ViTs (Vision Transformers)

Class of DL models that apply the transformer architecture, originally designed for natural language processing, to computer vision tasks.
 

Vision Transformers are an innovative adaptation of the transformer architecture to the domain of image analysis. Instead of relying on the convolutional layers typically used in image processing, ViTs divide an image into patches and treat these patches as sequences of input data, similar to words in a sentence. This approach allows ViTs to leverage the self-attention mechanism of transformers, enabling the model to focus on the most informative parts of an image across all patches. ViTs are particularly noted for their scalability and ability to perform well with larger datasets and increased computational power, achieving state-of-the-art results on many benchmark image recognition tasks.
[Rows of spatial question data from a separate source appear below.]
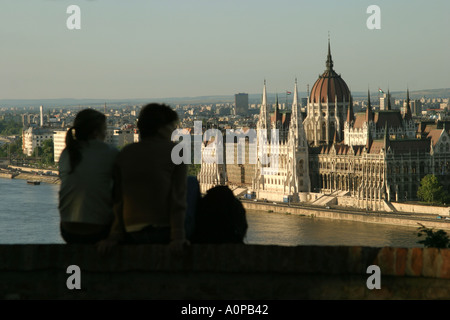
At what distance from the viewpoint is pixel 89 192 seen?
6434 millimetres

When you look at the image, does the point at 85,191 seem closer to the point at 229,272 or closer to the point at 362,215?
the point at 229,272

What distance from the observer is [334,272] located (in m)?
6.30

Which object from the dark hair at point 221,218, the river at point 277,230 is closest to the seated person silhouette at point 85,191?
the dark hair at point 221,218

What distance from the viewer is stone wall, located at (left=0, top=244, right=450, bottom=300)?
246 inches

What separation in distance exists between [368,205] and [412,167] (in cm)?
317

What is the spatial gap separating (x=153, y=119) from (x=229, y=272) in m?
0.95

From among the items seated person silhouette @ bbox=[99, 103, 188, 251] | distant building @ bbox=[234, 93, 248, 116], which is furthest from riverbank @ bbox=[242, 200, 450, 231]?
distant building @ bbox=[234, 93, 248, 116]

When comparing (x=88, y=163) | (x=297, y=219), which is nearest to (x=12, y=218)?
(x=297, y=219)

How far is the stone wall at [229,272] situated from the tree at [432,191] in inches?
1665

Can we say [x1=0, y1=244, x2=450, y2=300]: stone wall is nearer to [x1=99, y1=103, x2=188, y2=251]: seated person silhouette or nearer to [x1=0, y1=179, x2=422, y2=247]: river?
[x1=99, y1=103, x2=188, y2=251]: seated person silhouette

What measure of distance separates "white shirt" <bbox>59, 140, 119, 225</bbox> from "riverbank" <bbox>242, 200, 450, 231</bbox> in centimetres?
3484

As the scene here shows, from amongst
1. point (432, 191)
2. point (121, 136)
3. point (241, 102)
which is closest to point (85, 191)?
point (432, 191)

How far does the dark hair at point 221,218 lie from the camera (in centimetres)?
643
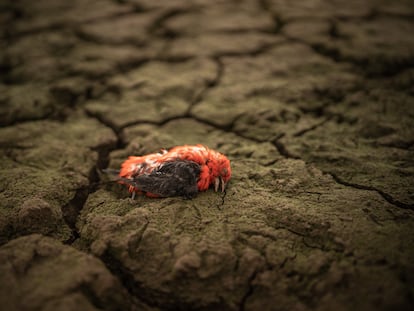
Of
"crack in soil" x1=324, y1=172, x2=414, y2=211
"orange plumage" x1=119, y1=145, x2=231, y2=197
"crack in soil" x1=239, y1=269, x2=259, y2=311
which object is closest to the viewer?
"crack in soil" x1=239, y1=269, x2=259, y2=311

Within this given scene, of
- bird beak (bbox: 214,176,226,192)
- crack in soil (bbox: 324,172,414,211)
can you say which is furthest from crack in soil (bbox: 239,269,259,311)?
crack in soil (bbox: 324,172,414,211)

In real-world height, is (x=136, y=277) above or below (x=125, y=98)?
below

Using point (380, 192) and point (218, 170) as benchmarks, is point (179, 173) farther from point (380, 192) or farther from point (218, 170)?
point (380, 192)

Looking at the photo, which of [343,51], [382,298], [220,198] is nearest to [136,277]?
[220,198]

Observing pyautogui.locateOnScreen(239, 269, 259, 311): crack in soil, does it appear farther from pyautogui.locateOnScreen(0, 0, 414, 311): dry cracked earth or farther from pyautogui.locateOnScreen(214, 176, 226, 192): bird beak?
pyautogui.locateOnScreen(214, 176, 226, 192): bird beak

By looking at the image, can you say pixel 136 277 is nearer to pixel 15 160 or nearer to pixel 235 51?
pixel 15 160
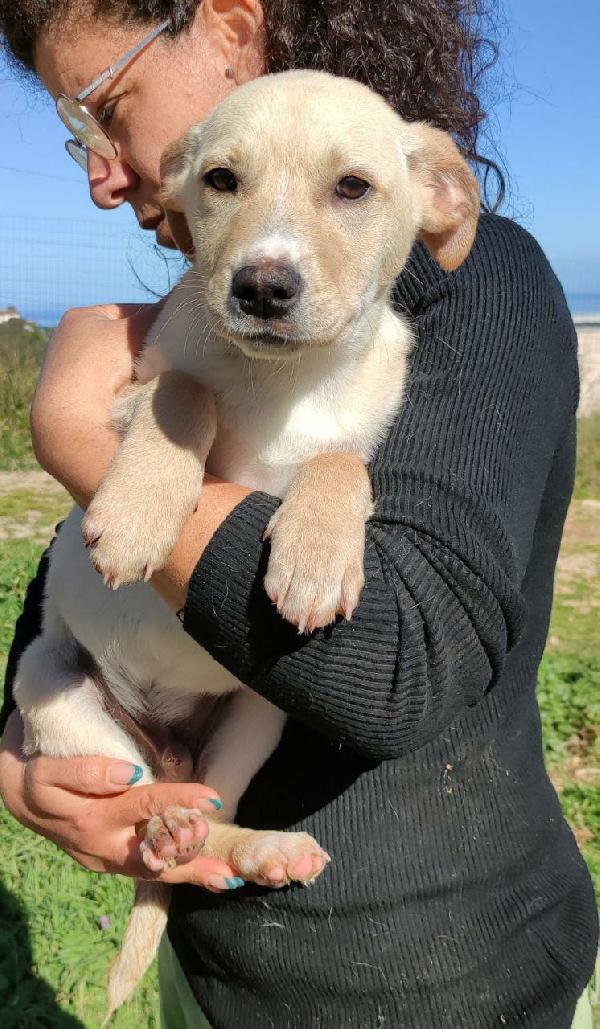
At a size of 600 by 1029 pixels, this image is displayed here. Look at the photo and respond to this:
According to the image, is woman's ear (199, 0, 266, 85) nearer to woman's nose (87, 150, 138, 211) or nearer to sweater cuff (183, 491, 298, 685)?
woman's nose (87, 150, 138, 211)

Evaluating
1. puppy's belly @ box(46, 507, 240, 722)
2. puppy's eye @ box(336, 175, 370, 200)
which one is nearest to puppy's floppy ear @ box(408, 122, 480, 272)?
puppy's eye @ box(336, 175, 370, 200)

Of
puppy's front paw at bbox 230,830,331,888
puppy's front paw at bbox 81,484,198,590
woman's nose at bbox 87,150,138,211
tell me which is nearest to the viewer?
puppy's front paw at bbox 81,484,198,590

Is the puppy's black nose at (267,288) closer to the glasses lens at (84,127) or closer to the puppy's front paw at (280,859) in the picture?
the glasses lens at (84,127)

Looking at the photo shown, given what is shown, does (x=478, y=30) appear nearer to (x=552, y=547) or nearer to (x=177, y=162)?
(x=177, y=162)

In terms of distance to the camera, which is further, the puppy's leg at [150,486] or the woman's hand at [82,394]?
the woman's hand at [82,394]

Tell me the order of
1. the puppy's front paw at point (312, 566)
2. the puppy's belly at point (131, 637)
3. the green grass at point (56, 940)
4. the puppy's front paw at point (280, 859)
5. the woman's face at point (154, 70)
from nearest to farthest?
the puppy's front paw at point (312, 566) < the puppy's front paw at point (280, 859) < the puppy's belly at point (131, 637) < the woman's face at point (154, 70) < the green grass at point (56, 940)

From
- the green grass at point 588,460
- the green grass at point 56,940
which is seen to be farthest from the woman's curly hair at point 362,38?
the green grass at point 588,460
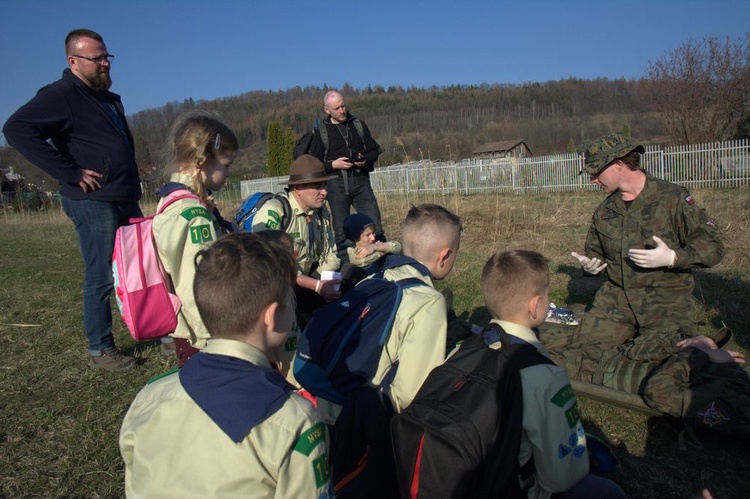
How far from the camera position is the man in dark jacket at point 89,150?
379 cm

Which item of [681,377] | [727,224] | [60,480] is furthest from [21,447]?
[727,224]

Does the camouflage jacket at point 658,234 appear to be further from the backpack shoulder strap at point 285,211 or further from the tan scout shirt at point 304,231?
the backpack shoulder strap at point 285,211

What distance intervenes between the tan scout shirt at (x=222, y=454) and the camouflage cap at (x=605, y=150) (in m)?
3.34

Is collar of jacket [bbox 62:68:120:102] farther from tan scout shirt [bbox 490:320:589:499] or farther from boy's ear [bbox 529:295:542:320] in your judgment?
tan scout shirt [bbox 490:320:589:499]

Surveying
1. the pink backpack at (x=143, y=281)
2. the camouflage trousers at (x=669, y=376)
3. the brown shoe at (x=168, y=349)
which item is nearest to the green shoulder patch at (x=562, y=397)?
the camouflage trousers at (x=669, y=376)

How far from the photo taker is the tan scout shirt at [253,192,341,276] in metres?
3.64

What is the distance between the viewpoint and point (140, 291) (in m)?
2.88

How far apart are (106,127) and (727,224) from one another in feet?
30.3

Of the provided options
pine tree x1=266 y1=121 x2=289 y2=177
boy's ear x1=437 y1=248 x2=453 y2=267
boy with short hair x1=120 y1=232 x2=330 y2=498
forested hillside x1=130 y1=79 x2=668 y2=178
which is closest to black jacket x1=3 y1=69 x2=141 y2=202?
boy's ear x1=437 y1=248 x2=453 y2=267

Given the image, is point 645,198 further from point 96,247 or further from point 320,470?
point 96,247

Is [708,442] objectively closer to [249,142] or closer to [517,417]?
[517,417]

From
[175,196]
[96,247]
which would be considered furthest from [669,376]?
[96,247]

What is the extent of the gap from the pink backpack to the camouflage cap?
2.95m

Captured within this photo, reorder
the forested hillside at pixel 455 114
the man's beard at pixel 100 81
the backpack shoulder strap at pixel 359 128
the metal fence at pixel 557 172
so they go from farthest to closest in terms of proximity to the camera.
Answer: the forested hillside at pixel 455 114
the metal fence at pixel 557 172
the backpack shoulder strap at pixel 359 128
the man's beard at pixel 100 81
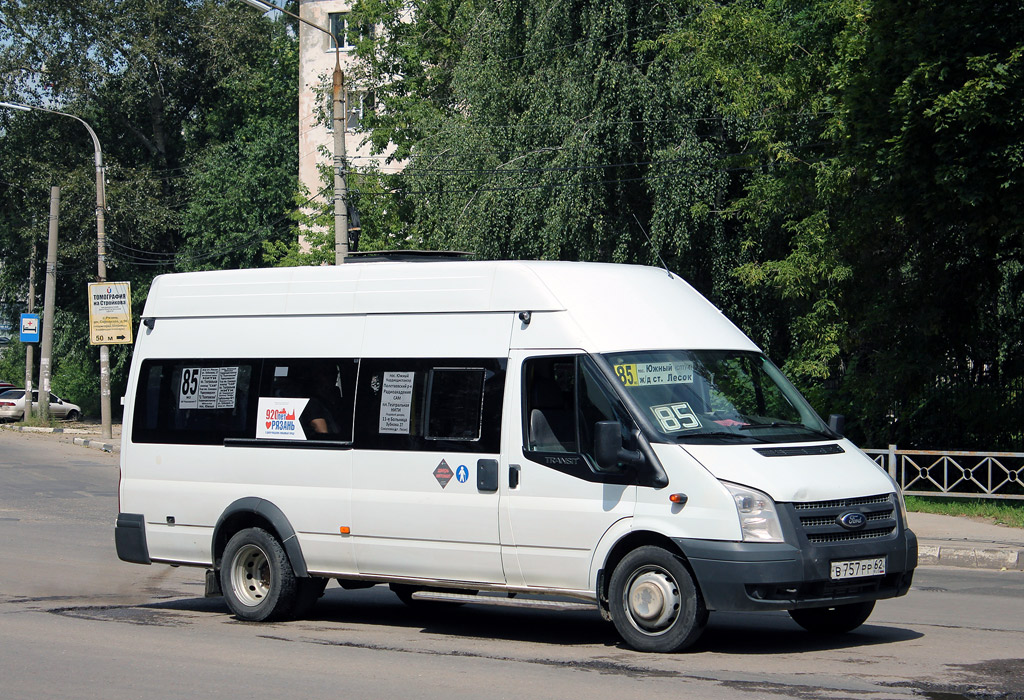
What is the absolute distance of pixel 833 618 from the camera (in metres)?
Answer: 8.68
Historical Overview: The concept of Vision Transformers was introduced in 2020 with a paper titled "An Image is Worth 16x16 Words: Transformers for Image Recognition at Scale" by researchers at Google. The model quickly gained popularity within the AI community for its innovative approach and strong performance on standard image recognition benchmarks.

Key Contributors: The development of Vision Transformers was led by Alexey Dosovitskiy and his team at Google Research. This group played a crucial role in demonstrating the effectiveness of the transformer architecture outside its original application in natural language processing, paving the way for further research and application in various fields of computer vision.